* Problem to solve: Write out only the lines running from the one that contains "Is dark folder" to the end of the material, both ends included.

Spatial relationship records:
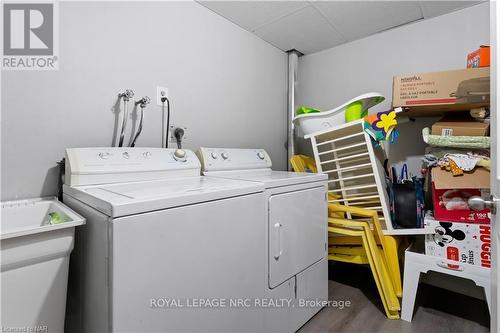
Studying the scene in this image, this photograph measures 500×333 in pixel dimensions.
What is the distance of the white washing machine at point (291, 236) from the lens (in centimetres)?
131

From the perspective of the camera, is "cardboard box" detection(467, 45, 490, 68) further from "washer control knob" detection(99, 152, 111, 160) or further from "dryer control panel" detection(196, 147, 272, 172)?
"washer control knob" detection(99, 152, 111, 160)

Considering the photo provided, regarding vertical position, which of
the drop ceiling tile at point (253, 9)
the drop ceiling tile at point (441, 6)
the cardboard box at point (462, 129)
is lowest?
the cardboard box at point (462, 129)

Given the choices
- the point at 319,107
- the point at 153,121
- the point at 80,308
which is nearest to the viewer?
the point at 80,308

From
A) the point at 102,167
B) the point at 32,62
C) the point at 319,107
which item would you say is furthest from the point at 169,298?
the point at 319,107

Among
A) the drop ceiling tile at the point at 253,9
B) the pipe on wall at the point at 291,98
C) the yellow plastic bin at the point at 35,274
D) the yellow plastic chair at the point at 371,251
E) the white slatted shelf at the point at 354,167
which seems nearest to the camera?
the yellow plastic bin at the point at 35,274

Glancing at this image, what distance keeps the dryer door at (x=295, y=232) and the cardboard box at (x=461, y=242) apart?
63cm

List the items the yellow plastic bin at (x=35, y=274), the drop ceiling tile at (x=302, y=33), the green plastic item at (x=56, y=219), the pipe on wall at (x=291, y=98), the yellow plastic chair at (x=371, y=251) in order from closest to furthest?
the yellow plastic bin at (x=35, y=274), the green plastic item at (x=56, y=219), the yellow plastic chair at (x=371, y=251), the drop ceiling tile at (x=302, y=33), the pipe on wall at (x=291, y=98)

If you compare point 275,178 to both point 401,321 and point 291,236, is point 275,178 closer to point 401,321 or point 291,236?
point 291,236

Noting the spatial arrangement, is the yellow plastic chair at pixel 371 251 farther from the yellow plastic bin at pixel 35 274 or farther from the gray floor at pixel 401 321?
the yellow plastic bin at pixel 35 274

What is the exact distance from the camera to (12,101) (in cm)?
119

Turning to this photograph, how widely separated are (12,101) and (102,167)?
1.59ft

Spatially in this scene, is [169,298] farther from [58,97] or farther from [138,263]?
[58,97]

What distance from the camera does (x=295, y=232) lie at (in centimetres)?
144

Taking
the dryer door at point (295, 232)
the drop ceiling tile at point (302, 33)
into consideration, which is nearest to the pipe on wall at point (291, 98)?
the drop ceiling tile at point (302, 33)
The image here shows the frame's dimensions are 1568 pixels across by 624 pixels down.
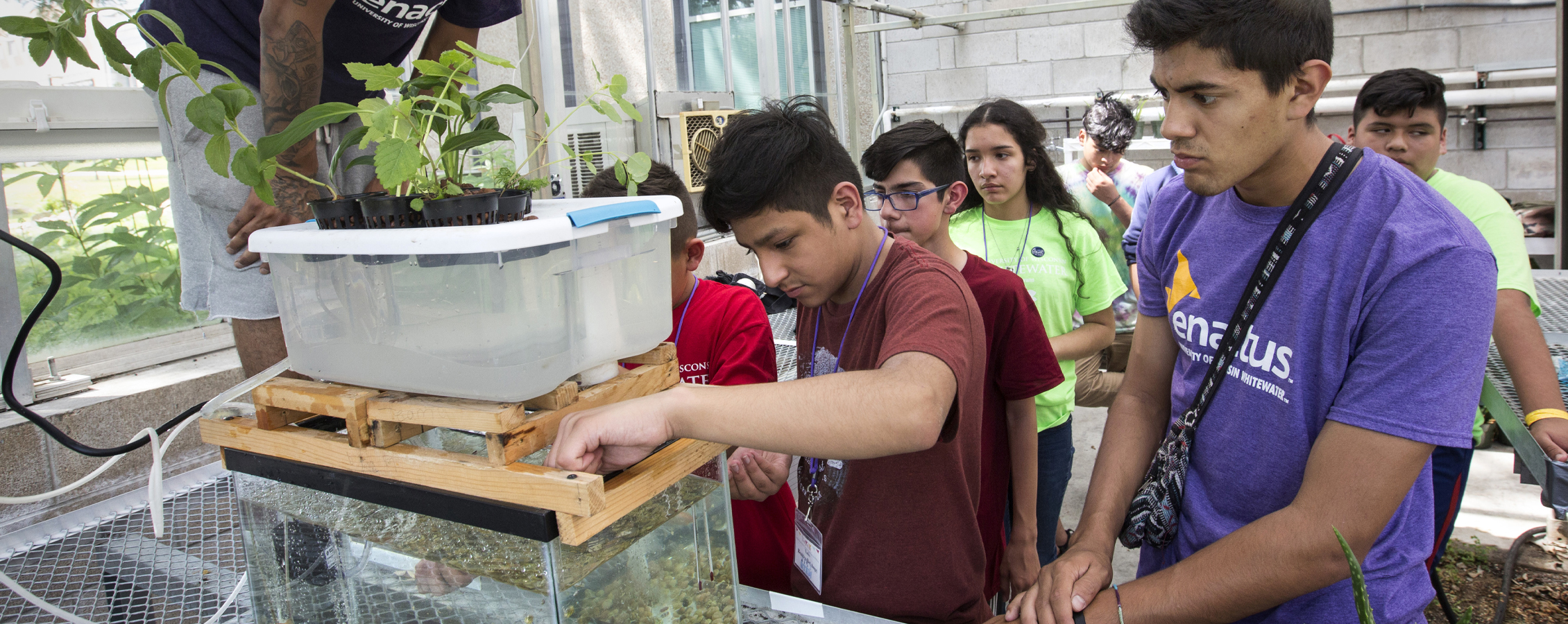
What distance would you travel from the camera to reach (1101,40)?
751cm

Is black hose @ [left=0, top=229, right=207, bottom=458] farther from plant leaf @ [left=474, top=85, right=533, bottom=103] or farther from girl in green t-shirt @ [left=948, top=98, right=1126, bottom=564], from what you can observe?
girl in green t-shirt @ [left=948, top=98, right=1126, bottom=564]

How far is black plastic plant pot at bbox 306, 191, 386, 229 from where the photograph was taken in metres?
0.93

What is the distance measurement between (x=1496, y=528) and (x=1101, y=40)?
17.5 ft

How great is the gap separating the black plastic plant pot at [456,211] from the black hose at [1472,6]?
743cm

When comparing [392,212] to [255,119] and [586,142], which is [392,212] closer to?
[255,119]

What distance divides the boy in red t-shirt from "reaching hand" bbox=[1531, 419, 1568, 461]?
1653 millimetres

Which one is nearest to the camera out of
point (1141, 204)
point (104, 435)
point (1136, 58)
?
point (104, 435)

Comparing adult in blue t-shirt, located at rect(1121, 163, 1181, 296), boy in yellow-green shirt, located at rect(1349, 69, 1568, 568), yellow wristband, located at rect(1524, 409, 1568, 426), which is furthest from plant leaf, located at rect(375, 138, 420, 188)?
adult in blue t-shirt, located at rect(1121, 163, 1181, 296)

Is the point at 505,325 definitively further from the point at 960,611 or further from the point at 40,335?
the point at 40,335

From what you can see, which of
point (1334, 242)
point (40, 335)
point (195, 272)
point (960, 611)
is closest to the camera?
point (1334, 242)

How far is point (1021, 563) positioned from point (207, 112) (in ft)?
5.28

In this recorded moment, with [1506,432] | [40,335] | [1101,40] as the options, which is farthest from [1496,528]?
[1101,40]

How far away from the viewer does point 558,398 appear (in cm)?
96

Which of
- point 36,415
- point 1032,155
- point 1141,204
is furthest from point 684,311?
point 1141,204
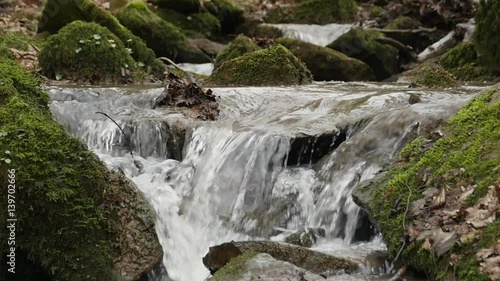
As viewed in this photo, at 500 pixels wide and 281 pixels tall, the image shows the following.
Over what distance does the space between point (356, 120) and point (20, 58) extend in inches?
254

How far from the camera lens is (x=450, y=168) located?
4023mm

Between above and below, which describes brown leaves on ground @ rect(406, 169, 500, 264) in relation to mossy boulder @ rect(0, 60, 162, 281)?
above

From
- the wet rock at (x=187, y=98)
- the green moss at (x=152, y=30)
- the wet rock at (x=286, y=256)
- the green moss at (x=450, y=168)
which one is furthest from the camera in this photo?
the green moss at (x=152, y=30)

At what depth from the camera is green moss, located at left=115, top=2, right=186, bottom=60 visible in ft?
41.9

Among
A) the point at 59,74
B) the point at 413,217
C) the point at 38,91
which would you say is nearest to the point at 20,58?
the point at 59,74

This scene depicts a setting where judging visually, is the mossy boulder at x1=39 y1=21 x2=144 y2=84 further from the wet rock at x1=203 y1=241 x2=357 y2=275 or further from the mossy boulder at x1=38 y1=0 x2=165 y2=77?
the wet rock at x1=203 y1=241 x2=357 y2=275

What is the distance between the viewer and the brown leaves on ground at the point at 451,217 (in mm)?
3336

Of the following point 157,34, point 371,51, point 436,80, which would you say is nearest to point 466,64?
point 371,51

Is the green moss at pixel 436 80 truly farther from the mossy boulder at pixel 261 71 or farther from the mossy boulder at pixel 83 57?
the mossy boulder at pixel 83 57

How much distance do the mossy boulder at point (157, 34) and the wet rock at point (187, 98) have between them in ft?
17.1

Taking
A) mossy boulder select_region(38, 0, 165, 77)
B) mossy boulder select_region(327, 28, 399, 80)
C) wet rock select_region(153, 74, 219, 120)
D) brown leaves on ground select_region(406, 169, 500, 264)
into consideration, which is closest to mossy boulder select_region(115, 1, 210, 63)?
mossy boulder select_region(38, 0, 165, 77)

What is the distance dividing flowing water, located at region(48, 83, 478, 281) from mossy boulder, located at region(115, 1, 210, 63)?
548cm

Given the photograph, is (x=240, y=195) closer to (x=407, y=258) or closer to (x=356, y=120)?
(x=356, y=120)

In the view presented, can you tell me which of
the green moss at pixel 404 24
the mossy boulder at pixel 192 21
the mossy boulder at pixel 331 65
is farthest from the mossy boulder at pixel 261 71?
the mossy boulder at pixel 192 21
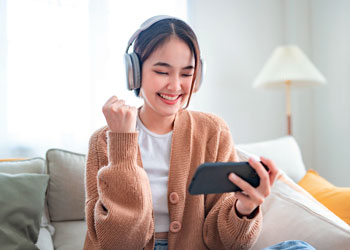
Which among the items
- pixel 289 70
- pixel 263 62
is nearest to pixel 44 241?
pixel 289 70

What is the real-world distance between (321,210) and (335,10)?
90.0 inches

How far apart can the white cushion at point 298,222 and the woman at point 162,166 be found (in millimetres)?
111

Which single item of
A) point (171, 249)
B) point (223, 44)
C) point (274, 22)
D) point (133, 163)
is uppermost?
point (274, 22)

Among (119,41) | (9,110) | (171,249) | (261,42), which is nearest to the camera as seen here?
(171,249)

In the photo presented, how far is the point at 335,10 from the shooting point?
9.14 feet

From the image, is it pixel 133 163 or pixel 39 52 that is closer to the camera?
pixel 133 163

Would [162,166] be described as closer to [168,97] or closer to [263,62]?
[168,97]

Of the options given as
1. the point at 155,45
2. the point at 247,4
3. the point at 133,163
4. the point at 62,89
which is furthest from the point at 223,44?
the point at 133,163

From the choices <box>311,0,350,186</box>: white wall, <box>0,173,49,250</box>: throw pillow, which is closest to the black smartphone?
<box>0,173,49,250</box>: throw pillow

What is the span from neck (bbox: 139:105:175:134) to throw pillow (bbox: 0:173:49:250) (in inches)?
22.5

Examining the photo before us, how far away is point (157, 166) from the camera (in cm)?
110

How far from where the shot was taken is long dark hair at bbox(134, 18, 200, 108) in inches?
40.0

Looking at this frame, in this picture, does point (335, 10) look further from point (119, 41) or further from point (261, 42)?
point (119, 41)

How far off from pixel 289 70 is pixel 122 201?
1869 millimetres
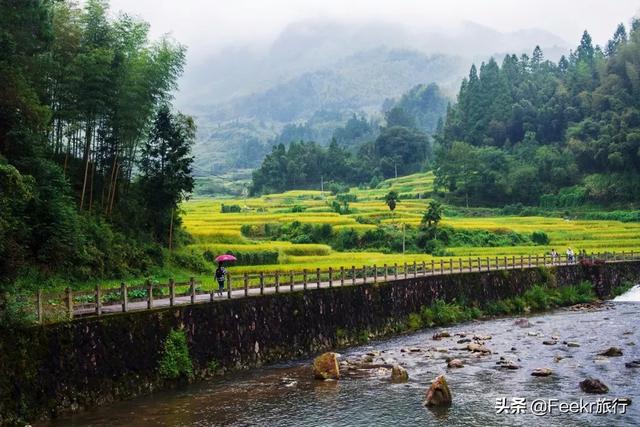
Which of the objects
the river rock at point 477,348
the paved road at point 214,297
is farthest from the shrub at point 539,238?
the river rock at point 477,348

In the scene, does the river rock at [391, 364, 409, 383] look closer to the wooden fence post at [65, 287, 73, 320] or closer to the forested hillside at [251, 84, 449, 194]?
the wooden fence post at [65, 287, 73, 320]

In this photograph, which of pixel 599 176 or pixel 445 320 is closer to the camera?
pixel 445 320

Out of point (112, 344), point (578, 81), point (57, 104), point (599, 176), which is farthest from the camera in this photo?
point (578, 81)

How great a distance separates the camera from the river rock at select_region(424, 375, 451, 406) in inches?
866

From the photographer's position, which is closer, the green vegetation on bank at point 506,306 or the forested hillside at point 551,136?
the green vegetation on bank at point 506,306

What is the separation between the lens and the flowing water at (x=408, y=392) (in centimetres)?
2039

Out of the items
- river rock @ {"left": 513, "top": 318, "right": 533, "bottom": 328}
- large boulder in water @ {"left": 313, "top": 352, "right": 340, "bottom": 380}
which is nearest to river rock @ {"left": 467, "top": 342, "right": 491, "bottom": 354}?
large boulder in water @ {"left": 313, "top": 352, "right": 340, "bottom": 380}

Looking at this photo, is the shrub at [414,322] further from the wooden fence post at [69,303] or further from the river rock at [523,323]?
the wooden fence post at [69,303]

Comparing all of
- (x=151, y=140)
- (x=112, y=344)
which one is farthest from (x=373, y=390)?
(x=151, y=140)

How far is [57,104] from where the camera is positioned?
1486 inches

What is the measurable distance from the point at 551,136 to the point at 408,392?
397 ft

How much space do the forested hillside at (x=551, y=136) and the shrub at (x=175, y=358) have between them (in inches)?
3530

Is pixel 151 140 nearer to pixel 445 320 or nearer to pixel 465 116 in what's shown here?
pixel 445 320

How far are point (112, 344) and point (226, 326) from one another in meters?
5.75
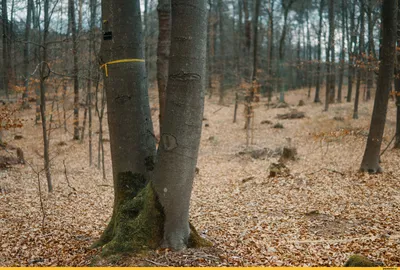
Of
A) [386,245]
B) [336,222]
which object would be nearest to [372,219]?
[336,222]

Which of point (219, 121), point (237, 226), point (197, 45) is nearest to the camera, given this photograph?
point (197, 45)

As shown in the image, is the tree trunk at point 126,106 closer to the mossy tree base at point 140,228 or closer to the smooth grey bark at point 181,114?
the mossy tree base at point 140,228

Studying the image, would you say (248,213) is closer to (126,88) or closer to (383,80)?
(126,88)

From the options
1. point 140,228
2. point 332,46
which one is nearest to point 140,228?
point 140,228

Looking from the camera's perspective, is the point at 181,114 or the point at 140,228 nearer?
the point at 181,114

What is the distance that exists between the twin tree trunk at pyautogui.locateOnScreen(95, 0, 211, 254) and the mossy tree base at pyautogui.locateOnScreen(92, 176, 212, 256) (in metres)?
0.01

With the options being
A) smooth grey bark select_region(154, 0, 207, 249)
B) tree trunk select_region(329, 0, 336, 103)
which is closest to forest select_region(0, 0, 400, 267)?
smooth grey bark select_region(154, 0, 207, 249)

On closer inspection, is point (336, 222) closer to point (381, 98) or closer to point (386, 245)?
point (386, 245)

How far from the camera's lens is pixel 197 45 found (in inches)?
147

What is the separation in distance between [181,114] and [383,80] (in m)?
6.66

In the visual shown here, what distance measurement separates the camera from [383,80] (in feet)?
27.7

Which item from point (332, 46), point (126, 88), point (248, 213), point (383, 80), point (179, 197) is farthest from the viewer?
point (332, 46)

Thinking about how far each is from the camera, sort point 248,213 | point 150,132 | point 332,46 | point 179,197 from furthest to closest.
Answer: point 332,46 → point 248,213 → point 150,132 → point 179,197

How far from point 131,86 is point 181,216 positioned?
5.29ft
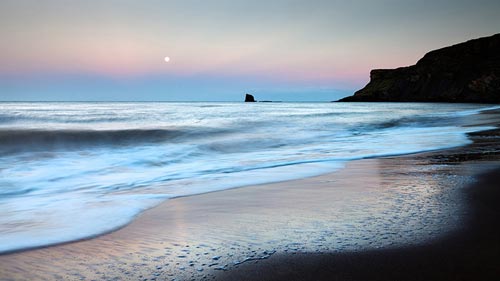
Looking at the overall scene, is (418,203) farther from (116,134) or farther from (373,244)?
(116,134)

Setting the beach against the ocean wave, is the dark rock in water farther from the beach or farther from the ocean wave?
the beach

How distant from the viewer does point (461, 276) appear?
187 cm

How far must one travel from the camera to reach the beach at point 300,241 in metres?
2.02

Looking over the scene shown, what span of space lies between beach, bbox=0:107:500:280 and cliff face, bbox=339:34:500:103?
335 ft

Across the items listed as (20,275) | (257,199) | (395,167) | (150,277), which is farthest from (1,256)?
(395,167)

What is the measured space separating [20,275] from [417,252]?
226 centimetres

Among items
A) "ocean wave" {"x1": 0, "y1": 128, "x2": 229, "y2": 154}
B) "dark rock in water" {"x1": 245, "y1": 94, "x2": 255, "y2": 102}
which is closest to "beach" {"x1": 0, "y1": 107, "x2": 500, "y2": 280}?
"ocean wave" {"x1": 0, "y1": 128, "x2": 229, "y2": 154}

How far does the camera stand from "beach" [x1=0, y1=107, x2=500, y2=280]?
6.63 feet

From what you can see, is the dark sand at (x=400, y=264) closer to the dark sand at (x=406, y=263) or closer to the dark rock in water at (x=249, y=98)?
the dark sand at (x=406, y=263)

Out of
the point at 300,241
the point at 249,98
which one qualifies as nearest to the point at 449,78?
the point at 249,98

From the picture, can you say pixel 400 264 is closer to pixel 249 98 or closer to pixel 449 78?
pixel 449 78

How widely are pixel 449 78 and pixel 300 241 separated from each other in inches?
4801

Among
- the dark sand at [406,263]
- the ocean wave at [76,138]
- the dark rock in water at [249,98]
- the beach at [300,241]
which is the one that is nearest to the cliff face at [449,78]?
the dark rock in water at [249,98]

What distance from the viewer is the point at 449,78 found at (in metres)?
109
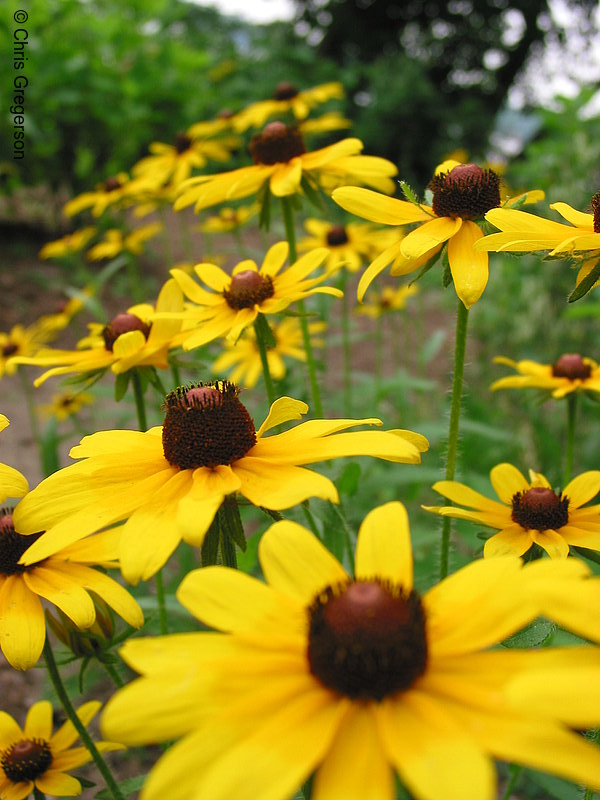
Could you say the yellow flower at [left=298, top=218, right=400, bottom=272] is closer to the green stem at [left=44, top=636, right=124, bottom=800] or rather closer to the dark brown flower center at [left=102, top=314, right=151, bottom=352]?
the dark brown flower center at [left=102, top=314, right=151, bottom=352]

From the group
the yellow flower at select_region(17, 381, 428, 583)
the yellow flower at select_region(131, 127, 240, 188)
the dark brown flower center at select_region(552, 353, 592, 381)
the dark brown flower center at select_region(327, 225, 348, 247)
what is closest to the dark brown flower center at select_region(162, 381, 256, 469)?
the yellow flower at select_region(17, 381, 428, 583)

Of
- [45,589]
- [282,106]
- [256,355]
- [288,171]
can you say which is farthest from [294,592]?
[282,106]

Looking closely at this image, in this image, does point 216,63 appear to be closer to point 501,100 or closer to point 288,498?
point 501,100

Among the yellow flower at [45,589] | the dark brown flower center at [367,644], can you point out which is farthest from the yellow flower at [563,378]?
the dark brown flower center at [367,644]

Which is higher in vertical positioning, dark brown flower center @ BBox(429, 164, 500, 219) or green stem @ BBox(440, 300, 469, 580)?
dark brown flower center @ BBox(429, 164, 500, 219)

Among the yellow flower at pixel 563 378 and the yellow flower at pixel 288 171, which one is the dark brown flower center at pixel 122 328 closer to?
the yellow flower at pixel 288 171

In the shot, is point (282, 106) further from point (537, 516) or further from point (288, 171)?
point (537, 516)
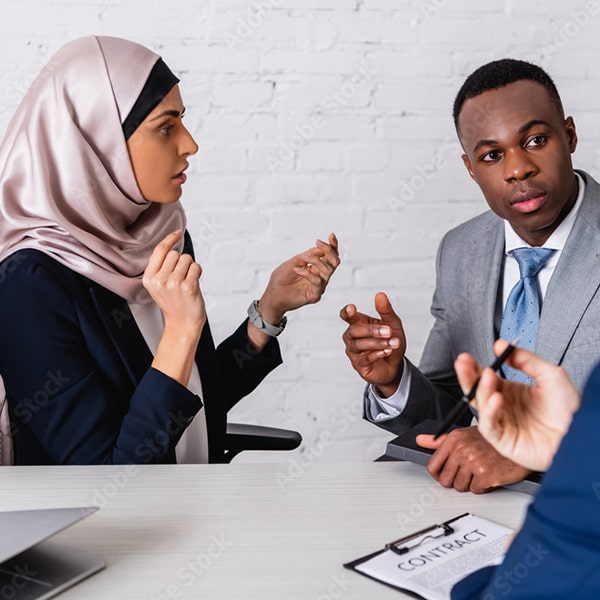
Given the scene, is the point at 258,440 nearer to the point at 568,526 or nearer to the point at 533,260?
the point at 533,260

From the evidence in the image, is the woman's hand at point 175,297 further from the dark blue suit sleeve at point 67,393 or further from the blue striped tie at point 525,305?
the blue striped tie at point 525,305

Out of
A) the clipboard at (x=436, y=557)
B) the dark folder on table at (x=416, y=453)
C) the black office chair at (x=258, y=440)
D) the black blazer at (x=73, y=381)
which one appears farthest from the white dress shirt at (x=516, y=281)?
the clipboard at (x=436, y=557)

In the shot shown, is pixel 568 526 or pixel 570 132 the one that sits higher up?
pixel 570 132

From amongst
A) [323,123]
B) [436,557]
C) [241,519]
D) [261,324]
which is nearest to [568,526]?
[436,557]

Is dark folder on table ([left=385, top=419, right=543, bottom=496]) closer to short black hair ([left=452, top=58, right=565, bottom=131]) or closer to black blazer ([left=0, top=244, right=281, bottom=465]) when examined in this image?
black blazer ([left=0, top=244, right=281, bottom=465])

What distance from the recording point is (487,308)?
5.96ft

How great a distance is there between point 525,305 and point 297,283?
1.57ft

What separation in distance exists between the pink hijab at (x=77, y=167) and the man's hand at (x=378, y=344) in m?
0.41

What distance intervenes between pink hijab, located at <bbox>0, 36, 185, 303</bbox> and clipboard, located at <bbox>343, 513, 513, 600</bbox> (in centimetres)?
75

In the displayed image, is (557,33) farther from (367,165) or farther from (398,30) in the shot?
(367,165)

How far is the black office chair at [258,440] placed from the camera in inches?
70.4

* In response:
Is dark folder on table ([left=385, top=419, right=543, bottom=496]) closer to short black hair ([left=452, top=58, right=565, bottom=131]) or closer to black blazer ([left=0, top=244, right=281, bottom=465]) when examined in this image?
black blazer ([left=0, top=244, right=281, bottom=465])

What distance from the recording point is (487,308)?
5.96ft

How great a distance is there between point 525,305 and point 297,283?
1.57ft

What separation in distance exists between the pink hijab at (x=77, y=167) and the man's hand at (x=378, y=344) in m?
0.41

What distance intervenes between pink hijab, located at <bbox>0, 36, 185, 303</bbox> and clipboard, located at <bbox>343, 513, 513, 600</bbox> (in centimetres)?
75

In the displayed image, is (557,33) farther from (367,165) or farther from (398,30) in the shot?
(367,165)

How far is the black office chair at [258,440] placed from the camera in inches?
70.4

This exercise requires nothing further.